把下面列表的所有行整理成 Markdown 表格，设“序号”和“内容”两列，空行不计入，答案里不要放图片。

----

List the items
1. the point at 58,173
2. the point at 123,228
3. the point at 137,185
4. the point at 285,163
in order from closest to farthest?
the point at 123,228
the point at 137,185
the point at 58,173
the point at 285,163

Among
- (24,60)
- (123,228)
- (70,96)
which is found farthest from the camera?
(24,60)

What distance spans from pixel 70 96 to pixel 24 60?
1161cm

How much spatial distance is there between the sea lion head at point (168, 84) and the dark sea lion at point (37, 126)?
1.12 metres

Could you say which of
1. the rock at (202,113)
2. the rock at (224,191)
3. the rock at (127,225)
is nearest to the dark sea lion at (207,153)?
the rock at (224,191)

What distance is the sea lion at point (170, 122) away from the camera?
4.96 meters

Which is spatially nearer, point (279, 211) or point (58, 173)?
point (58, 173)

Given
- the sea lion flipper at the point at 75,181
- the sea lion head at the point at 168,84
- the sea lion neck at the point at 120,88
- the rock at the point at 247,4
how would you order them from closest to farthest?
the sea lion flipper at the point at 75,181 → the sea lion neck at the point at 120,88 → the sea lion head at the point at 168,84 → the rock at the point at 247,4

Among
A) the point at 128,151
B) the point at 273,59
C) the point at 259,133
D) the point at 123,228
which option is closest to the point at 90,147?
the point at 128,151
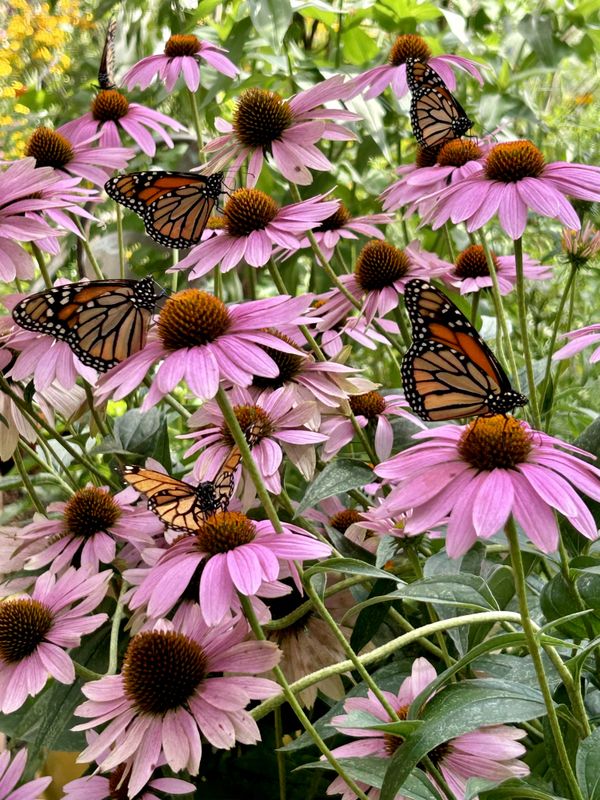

----

● **本题解答**
| 序号 | 内容 |
|---|---|
| 1 | List the items |
| 2 | 1. the point at 58,173 |
| 3 | 2. the point at 123,228 |
| 4 | 3. the point at 137,185 |
| 5 | 4. the point at 285,163 |
| 6 | in order from closest to farthest? |
| 7 | the point at 123,228 |
| 8 | the point at 137,185 |
| 9 | the point at 58,173 |
| 10 | the point at 285,163 |
| 11 | Among |
| 12 | - (24,60) |
| 13 | - (123,228) |
| 14 | - (70,96) |
| 15 | which is found farthest from the camera? |
| 16 | (24,60) |
| 17 | What distance spans from pixel 70 96 to pixel 24 60? |
| 18 | 1161cm |
| 19 | How much spatial distance is there between the sea lion head at point (168, 84) and the dark sea lion at point (37, 126)? |
| 20 | 1.12 metres |
| 21 | Could you say which of |
| 22 | 1. the rock at (202,113) |
| 23 | 2. the rock at (224,191) |
| 24 | 3. the rock at (127,225) |
| 25 | is nearest to the dark sea lion at (207,153)? |
| 26 | the rock at (224,191) |
| 27 | What distance is the sea lion at point (170, 122) away from the camera? |
| 28 | 4.96 meters |
| 29 | Which is spatially nearer, point (279, 211) or point (58, 173)? |
| 30 | point (58, 173) |
| 31 | Given |
| 32 | - the sea lion flipper at the point at 75,181 |
| 33 | - the sea lion head at the point at 168,84 |
| 34 | - the sea lion neck at the point at 120,88 |
| 35 | - the rock at the point at 247,4 |
| 36 | how would you order them from closest to farthest? |
| 37 | the sea lion flipper at the point at 75,181 → the sea lion neck at the point at 120,88 → the sea lion head at the point at 168,84 → the rock at the point at 247,4 |
| 38 | Among |
| 39 | A) the point at 128,151 |
| 40 | B) the point at 273,59 |
| 41 | C) the point at 259,133 |
| 42 | D) the point at 123,228 |
| 43 | which option is closest to the point at 90,147? |
| 44 | the point at 128,151 |